START Extracted text

# air rifles



## mach1cj (Apr 11, 2004)

any interest??!% pro's & con's? thanks


----------



## floater99 (May 21, 2010)

I got my start as many with a daisy single pump no pigeon was safe around my house.I still use my air gun to keep in eye to site shape.These new air rifles are quite powefull and accurate.Great to shoot in basement to keep WIFE OUT! LOL.


----------



## lonewolf (Mar 4, 2010)

Pros- I like them to teach people accuracy and to keep me in toon.

Con- They have no recoil, so when you give them something bigger it freaks them out.


----------



## olwhitee (Apr 10, 2004)

I like mine for varmint and smaller game like squirrels. Fun to plink with, accurate, and plenty of cheap ammo to shoot makes my air rifle one of my favorite to shoot.


----------



## ezbite (May 25, 2006)

i just picked up a ruger air hawk 1000fps. that baby can drive nails. only thing is it about 3'x louder than my 760 crossman.


----------



## mach1cj (Apr 11, 2004)

i borrowed my best friend's pellet gun, with the hopes of doing away with a bean eating woodchuck. after about 10-15 shots, it quit working. it's been sitting for many years and i'm hoping it's just the piston seal. the only place i found on line to have it repaired was Pyramyd Air in Warrensville Heights. is anybody familiar with this place? thanks for the replies.


----------



## Saws21 (Jul 1, 2008)

I would think pyramid air would be a great place to get it fixed. They know their stuff about airguns and sell alot of high dollar 10meter target air rifles.


----------

END Extracted text

- Work task -
Rewrite the air rifle thread from "## lonewolf (Mar" to "favorite to shoot.", putting "rabbits" in place of "squirrels". The listing is separate material and not part of the air rifle thread.

START Supplied entries

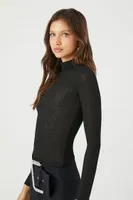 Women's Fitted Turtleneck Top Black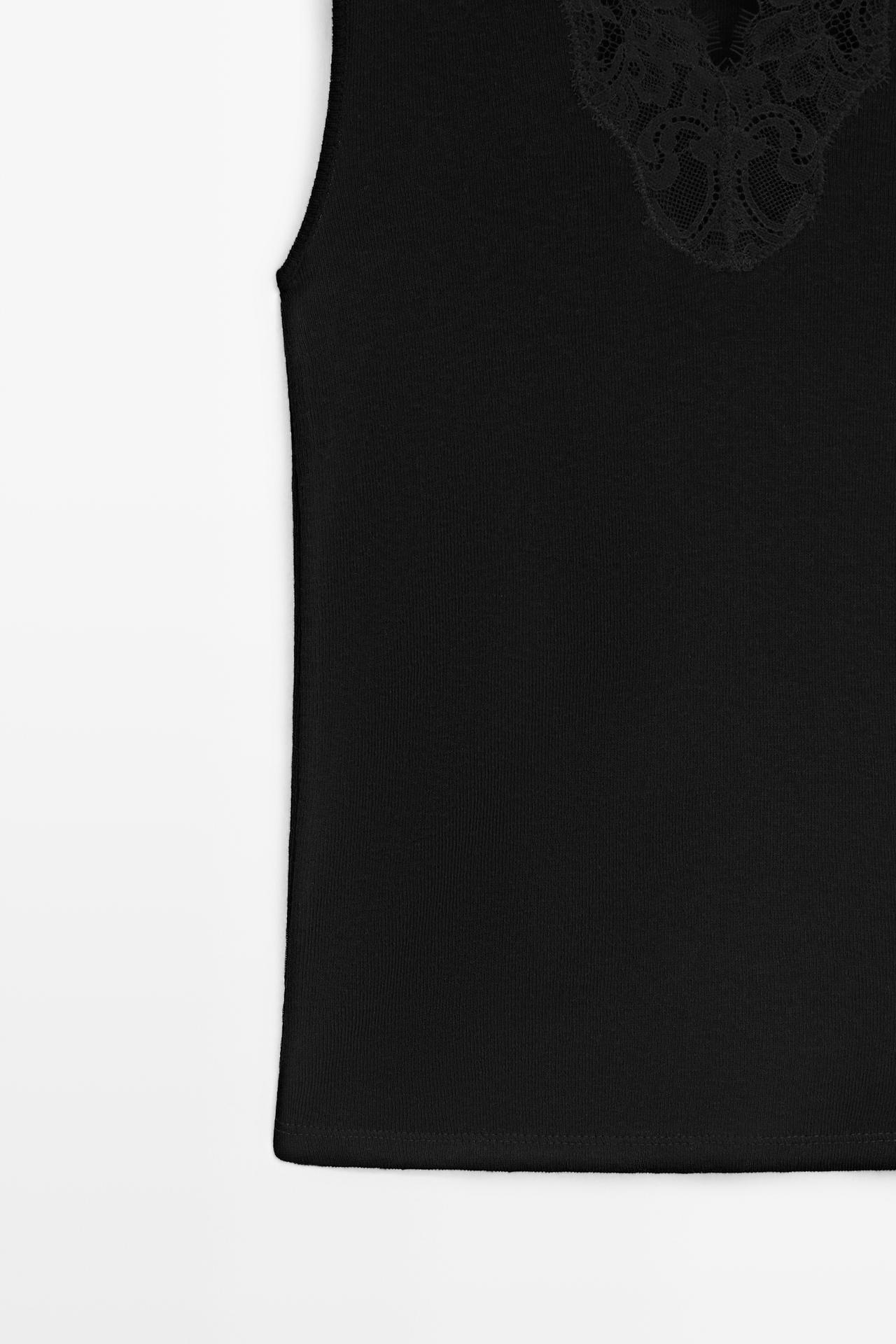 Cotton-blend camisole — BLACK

END Supplied entries
START Supplied entries

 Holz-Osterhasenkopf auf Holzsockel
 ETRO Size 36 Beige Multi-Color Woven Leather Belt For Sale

END Supplied entries
START Supplied entries

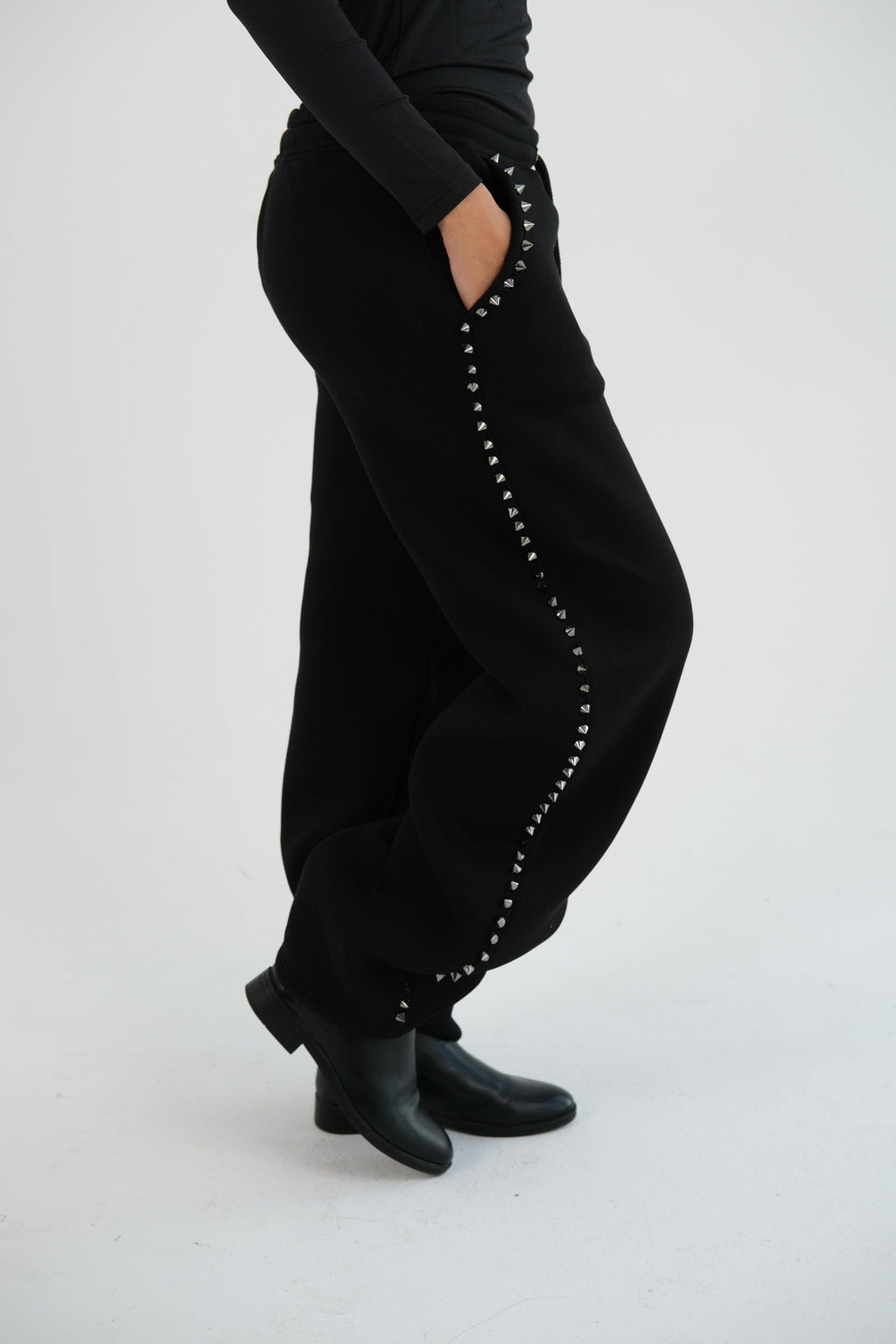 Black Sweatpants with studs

END Supplied entries

- Your solution -
## lonewolf (Mar 4, 2010)

Pros- I like them to teach people accuracy and to keep me in toon.

Con- They have no recoil, so when you give them something bigger it freaks them out.


----------



## olwhitee (Apr 10, 2004)

I like mine for varmint and smaller game like rabbits. Fun to plink with, accurate, and plenty of cheap ammo to shoot makes my air rifle one of my favorite to shoot.